#### [TEKS YANG DIBERIKAN]
Judul: Embun di Atas Daun Maple.
Penulis: Hadis Mevlana.
Editor: Tri Shakatmo.
Penerbit: Tinta Medina, Creative Imprint of Tiga Serangkai.
Tebal: 286 + x halaman.
ISBN: 978-602-9211-72-6.
Cetakan Pertama: September 2014.
Saya selalu tertarik membaca novel berlatar luar negeri dengan tokoh utama Orang Indonesia perantau yang memeluk Agama Islam. Tentu saja yang saya maksud adalah tinggal di suatu negara yang mayoritas penduduknya nonmuslim. Saya penasaran bagaimana kemampuan sang tokoh dalam beradaptasi dan berinteraksi dengan orang-orang yang berada di negeri rantaunya itu. Lalu, apakah tokoh ini akan tetap memegang teguh aturan-aturan dalam agamanya atau malah menjadi manusia bebas, yang mengikuti arus budaya negara rantau yang bertentangan dengan agamanya?
Salah satu novel yang menggambarkan latar dan penokohan seperti yang saya maksudkan adalah novel berjudul Embun di Atas Daun Maple karya Hadis Mevlana. Novel ini mengambil latar di Negara Kanada, tepatnya di Kota Saskatoon. Tokoh utamanya adalah seorang pemuda bernama Sofyan atau yang dalam novel ini lebih sering dipanggil Fyan.

#### [DATA HASIL EKSTRAKSI]
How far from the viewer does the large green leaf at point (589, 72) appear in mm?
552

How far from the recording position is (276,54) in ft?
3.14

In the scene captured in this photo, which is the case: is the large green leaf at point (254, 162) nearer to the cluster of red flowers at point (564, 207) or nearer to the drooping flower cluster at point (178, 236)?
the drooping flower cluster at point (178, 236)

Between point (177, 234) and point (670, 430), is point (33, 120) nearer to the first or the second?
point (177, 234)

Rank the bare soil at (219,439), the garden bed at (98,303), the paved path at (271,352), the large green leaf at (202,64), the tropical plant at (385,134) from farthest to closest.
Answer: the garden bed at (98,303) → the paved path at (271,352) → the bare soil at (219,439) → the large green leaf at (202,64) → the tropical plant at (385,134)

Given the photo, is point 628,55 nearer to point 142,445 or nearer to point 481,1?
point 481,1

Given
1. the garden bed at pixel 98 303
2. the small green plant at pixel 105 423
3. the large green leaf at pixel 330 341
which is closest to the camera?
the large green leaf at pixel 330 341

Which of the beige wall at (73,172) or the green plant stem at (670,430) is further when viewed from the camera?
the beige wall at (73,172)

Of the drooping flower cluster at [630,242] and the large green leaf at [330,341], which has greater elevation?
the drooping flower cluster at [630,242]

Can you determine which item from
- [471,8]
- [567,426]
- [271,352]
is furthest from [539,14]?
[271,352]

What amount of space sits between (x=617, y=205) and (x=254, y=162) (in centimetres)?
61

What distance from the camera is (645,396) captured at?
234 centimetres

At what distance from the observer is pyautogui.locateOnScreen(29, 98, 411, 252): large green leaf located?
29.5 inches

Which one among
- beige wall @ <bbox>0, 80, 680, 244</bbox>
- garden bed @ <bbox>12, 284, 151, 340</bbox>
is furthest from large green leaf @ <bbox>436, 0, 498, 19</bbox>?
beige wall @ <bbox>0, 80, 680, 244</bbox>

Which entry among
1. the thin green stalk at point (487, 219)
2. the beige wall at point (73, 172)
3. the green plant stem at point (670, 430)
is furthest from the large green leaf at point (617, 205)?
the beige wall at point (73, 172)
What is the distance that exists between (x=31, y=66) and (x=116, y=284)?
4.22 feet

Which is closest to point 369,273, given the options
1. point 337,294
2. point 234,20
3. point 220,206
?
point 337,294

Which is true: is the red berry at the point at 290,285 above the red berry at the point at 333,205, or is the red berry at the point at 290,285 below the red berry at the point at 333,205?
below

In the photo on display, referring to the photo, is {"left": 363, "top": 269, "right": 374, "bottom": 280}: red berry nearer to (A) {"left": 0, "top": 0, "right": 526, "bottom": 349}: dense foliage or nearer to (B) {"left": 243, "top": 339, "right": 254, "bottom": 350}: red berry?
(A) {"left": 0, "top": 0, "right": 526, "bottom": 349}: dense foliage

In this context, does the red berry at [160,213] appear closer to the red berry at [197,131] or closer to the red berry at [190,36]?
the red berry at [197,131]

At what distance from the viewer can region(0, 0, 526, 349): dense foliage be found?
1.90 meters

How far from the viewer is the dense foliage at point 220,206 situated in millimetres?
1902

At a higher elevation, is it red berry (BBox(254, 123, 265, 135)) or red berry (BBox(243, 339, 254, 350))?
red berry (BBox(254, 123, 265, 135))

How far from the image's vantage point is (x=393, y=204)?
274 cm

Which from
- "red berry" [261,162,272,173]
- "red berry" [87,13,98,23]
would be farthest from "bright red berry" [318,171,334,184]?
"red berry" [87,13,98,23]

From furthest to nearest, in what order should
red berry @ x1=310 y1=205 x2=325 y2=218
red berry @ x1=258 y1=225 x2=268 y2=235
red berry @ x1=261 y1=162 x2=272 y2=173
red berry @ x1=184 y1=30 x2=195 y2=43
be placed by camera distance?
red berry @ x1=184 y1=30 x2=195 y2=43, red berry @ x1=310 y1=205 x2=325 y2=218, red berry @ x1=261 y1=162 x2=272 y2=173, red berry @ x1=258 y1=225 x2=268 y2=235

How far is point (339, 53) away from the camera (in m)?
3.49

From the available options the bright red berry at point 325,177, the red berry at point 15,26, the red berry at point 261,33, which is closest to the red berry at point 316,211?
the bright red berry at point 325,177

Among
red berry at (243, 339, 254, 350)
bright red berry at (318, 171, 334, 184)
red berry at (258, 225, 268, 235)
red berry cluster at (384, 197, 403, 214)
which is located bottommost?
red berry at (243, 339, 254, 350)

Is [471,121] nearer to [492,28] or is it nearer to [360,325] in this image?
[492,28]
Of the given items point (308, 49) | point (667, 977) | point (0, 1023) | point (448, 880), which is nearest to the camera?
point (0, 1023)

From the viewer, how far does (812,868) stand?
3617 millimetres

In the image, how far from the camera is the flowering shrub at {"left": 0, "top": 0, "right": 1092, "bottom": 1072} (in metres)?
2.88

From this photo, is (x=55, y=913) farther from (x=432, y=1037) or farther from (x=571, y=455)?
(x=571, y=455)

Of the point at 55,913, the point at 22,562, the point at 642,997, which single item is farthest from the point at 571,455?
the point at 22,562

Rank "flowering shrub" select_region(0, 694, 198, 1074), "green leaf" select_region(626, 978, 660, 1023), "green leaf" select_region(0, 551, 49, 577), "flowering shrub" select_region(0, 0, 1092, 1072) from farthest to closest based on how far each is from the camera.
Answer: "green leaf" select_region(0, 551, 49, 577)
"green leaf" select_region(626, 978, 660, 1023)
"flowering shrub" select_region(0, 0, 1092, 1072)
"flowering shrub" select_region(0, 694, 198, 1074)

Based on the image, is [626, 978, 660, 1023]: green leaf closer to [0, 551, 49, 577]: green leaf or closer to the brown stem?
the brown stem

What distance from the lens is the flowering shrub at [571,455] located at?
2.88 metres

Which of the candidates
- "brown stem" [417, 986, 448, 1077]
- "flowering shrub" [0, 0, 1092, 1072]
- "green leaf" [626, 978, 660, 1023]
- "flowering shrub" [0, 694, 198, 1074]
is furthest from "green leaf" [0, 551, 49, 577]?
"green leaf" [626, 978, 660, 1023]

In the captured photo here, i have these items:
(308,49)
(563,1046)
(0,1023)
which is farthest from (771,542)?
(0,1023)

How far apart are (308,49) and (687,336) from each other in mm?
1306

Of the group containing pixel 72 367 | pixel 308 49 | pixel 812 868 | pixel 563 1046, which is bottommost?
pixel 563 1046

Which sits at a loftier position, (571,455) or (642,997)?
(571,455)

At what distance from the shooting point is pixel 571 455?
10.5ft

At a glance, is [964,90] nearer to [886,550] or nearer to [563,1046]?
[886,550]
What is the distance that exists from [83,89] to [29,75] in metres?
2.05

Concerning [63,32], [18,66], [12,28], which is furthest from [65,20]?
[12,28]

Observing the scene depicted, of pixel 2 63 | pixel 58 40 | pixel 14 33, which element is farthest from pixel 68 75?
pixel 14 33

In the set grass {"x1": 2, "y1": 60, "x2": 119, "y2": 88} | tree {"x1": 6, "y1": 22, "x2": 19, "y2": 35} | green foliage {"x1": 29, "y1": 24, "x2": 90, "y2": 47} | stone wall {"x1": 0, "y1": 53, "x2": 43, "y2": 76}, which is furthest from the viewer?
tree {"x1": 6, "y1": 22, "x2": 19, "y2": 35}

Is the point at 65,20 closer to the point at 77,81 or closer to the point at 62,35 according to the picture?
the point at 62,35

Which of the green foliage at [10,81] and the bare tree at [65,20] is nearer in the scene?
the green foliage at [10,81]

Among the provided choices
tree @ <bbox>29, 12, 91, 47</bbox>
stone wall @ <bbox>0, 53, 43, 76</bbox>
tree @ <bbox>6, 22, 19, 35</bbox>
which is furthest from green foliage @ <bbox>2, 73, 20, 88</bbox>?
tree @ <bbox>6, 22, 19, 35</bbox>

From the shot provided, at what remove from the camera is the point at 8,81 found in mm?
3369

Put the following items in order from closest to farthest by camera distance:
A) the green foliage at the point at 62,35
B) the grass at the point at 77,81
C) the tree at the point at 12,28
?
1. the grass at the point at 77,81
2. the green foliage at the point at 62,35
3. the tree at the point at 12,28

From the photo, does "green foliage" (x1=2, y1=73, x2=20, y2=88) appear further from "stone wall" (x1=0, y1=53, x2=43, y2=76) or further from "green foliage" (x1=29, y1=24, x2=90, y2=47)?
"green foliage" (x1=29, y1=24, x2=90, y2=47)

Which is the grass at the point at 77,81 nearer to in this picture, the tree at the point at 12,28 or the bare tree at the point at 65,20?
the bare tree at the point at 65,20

#### [TUGAS TERTULIS]
(1) Di awal ulasan novel Embun di Atas Daun Maple ada keterangan buku yang masing-masing diberi label sebelum titik dua. Sebutkan semua label tersebut sesuai urutannya.
(2) Teruskan ulasan novel Embun di Atas Daun Maple mulai setelah kalimat terakhirnya.

#### [JAWABAN TIAP TUGAS]
(1) Judul, Penulis, Editor, Penerbit, Tebal, ISBN, Cetakan Pertama

(2)
“Novel ini tidak hanya novel penambah gembira jiwa. Lebih dari itu, novel ini juga memberikan gizi untuk akal kita dalam berpikir dan mengeksplorasi kebenaran Islam dalam konteks-konteks sederhana, tetapi sarat makna.” (Meyda Sefira -Aktris/ Penulis “Hujan Safir”).
Sinopsis:
Fyan adalah seorang pemuda kampung asal Teluk Kuantan Riau yang beruntung mendapat beasiswa belajar di Kanada. Dilahirkan dalam keluarga sederhana yang memegang teguh prinsip-prinsip agama, Fyan berusaha untuk tidak goyah selama berada di luar negeri. Meskipun teman-temannya banyak yang berkeyakinan lain, bahkan roommate-nya pun memeluk Agama Kristen.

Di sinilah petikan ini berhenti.